Seeing then that we know that, what more do we think would be to our benefit? What better or more excellent thing would we have rather than God? Then we must go and search for it in the bottom of hell. For when we have engaged in wanderings to our heart’s content we shall invariably find that there is nothing in any of all the creatures high or low that is worth a straw in comparison with God, as the prophet Isaiah says. (Isaiah 45:6)

So then, seeing that God has given Himself to us in the person of our Lord Jesus Christ, and that the whole fulness of the Godhead dwells in that great sanctuary which was typified by the visible sanctuary of the law, (Hebrews 9:9) ought we not to be fully satisfied when we have that, and to rest ourselves wholly there?

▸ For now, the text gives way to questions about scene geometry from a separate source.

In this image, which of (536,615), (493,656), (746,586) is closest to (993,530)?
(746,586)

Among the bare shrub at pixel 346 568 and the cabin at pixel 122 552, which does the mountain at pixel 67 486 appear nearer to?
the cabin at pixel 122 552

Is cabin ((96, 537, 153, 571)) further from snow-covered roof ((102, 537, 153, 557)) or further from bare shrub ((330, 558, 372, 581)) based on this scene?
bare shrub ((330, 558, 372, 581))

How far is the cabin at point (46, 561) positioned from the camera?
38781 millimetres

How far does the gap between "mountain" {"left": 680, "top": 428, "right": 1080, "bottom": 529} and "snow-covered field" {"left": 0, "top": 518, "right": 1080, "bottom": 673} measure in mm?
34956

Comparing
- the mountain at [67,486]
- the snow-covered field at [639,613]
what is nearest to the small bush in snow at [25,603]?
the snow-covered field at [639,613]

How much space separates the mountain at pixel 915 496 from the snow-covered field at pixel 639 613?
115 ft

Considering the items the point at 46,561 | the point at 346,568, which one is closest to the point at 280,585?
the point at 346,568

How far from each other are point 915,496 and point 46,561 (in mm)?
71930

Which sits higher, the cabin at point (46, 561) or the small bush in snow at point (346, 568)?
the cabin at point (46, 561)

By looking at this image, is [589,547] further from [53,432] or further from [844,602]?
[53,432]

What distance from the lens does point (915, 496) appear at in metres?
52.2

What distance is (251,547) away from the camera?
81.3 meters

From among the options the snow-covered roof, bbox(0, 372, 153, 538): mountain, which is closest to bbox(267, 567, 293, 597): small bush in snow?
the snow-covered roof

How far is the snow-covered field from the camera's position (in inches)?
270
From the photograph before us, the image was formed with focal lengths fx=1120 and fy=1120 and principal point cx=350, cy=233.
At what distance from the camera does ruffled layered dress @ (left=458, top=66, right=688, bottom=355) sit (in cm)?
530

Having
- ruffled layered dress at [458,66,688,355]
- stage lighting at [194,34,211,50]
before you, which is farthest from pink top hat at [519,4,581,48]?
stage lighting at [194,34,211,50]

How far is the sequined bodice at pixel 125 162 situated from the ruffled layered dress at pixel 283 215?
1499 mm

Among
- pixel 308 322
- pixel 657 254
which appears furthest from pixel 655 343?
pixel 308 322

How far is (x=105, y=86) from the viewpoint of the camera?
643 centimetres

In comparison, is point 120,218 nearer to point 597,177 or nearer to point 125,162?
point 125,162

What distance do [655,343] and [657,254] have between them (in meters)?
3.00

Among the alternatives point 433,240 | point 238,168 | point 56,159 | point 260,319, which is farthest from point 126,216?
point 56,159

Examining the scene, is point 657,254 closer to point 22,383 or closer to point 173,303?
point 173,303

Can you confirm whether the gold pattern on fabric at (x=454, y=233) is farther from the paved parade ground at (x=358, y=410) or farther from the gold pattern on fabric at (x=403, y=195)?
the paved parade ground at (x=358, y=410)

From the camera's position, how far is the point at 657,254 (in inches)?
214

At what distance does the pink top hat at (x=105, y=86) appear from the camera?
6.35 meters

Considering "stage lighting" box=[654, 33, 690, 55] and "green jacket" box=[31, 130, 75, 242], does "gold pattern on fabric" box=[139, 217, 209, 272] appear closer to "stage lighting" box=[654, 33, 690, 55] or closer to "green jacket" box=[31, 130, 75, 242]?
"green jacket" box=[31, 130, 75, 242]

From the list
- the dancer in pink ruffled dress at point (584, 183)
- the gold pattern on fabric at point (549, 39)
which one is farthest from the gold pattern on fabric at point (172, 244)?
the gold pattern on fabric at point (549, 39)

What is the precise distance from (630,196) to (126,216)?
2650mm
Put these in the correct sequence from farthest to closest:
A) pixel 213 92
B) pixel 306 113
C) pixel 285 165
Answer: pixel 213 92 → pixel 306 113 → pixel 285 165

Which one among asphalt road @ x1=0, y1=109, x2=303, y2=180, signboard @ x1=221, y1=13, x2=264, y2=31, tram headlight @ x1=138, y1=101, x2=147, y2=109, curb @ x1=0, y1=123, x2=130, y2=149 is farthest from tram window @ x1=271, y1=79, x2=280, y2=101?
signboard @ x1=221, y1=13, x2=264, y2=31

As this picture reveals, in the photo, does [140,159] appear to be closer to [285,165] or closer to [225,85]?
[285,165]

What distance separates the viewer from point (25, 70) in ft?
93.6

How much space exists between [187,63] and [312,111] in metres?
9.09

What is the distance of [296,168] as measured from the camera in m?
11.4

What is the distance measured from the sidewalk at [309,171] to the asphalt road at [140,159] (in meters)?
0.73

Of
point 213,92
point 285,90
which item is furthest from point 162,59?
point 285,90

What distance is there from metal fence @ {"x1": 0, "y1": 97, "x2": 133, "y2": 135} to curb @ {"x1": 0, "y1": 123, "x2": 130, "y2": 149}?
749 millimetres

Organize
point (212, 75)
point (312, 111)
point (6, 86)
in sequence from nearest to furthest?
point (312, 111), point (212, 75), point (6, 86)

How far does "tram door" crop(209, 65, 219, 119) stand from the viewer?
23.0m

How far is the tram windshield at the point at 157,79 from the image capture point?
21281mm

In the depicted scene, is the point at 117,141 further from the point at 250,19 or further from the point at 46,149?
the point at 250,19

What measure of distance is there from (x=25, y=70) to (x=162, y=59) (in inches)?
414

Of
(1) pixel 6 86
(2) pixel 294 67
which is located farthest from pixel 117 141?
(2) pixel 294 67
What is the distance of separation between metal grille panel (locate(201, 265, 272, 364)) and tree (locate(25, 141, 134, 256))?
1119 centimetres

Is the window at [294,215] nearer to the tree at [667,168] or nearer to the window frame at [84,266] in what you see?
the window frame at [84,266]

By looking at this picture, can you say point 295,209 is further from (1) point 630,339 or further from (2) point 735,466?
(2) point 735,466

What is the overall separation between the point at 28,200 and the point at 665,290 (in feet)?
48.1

And although our minds and our affections are fickle, yet they ought to be held in check like prisoners, so that we may say, ‘Let us cleave, let us cleave to our God,’ according to that saying of David, ‘Behold, all my happiness and all my joy is joined to my God! (Psalm 73:28) He is the fountain of light and life. (Psalm 36:9) He is my portion, I cannot have a better lot, I must take all my delight in Him.’ (Psalm 16:5)”

–John Calvin, “Sermon on Ephesians 3:9-12,” Sermons on the Epistle to the Ephesians (trans. Arthur Golding; Carlisle, PA: Banner of Truth, 1562/1973), 266-268.

“A weight or burden of glory which our thoughts can hardly sustain” by C.S. Lewis

“To be loved by God, not merely pitied, but delighted in as an artist delights in his work or a father in a son— it seems impossible, a weight or burden of glory which our thoughts can hardly sustain. But so it is.”

–C.S. Lewis, “The Weight of Glory,” in The Weight of Glory and Other Addresses (New York: Harper Collins, 1949/2001), 39.